- [Task to complete]: Only an exact copy of the lines beginning at the one that contains "10-40 | 10-40 |" and ending at the last line of the records below counts as the answer.

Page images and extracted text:
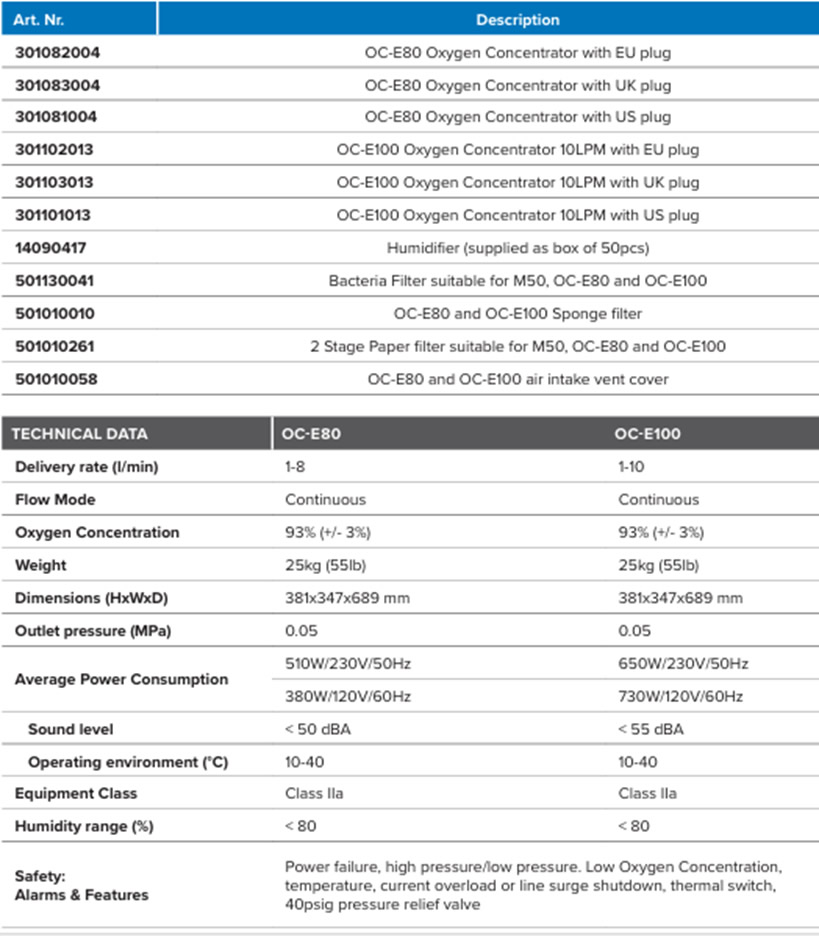 | Art. Nr. | Description |
|---|---|
| 301082004 | OC-E80 Oxygen Concentrator with EU plug |
| 301083004 | OC-E80 Oxygen Concentrator with UK plug |
| 301081004 | OC-E80 Oxygen Concentrator with US plug |
| 301102013 | OC-E100 Oxygen Concentrator 10LPM with EU plug |
| 301103013 | OC-E100 Oxygen Concentrator 10LPM with UK plug |
| 301101013 | OC-E100 Oxygen Concentrator 10LPM with US plug |
| 14090417 | Humidifier (supplied as box of 50pcs) |
| 501130041 | Bacteria Filter suitable for M50, OC-E80 and OC-E100 |
| 501010010 | OC-E80 and OC-E100 Sponge filter |
| 501010261 | 2 Stage Paper filter suitable for M50, OC-E80 and OC-E100 |
| 501010058 | OC-E80 and OC-E100 air intake vent cover |

| TECHNICAL DATA | OC-E80 | OC-E100 |
|---|---|---|
| Delivery rate (l/min) | 1-8 | 1-10 |
| Flow Mode | Continuous | Continuous |
| Oxygen Concentration | 93% (+/- 3%) | 93% (+/- 3%) |
| Weight | 25kg (55lb) | 25kg (55lb) |
| Dimensions (HxWxD) | 381x347x689 mm | 381x347x689 mm |
| Outlet pressure (MPa) | 0.05 | 0.05 |
| Average Power Consumption | 510W/230V/50Hz | 650W/230V/50Hz |
| | 380W/120V/60Hz | 730W/120V/60Hz |
| Sound level | < 50 dBA | < 55 dBA |
| Operating environment (°C) | 10-40 | 10-40 |
| Equipment Class | Class IIa | Class IIa |
| Humidity range (%) | < 80 | < 80 |
| Safety: Alarms & Features | Power failure, high pressure/low pressure. Low Oxygen Concentration, temperature, current overload or line surge shutdown, thermal switch, 40psig pressure relief valve | |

- [Result for this exercise]:
| Operating environment (°C) | 10-40 | 10-40 |
| Equipment Class | Class IIa | Class IIa |
| Humidity range (%) | < 80 | < 80 |
| Safety: Alarms & Features | Power failure, high pressure/low pressure. Low Oxygen Concentration, temperature, current overload or line surge shutdown, thermal switch, 40psig pressure relief valve | |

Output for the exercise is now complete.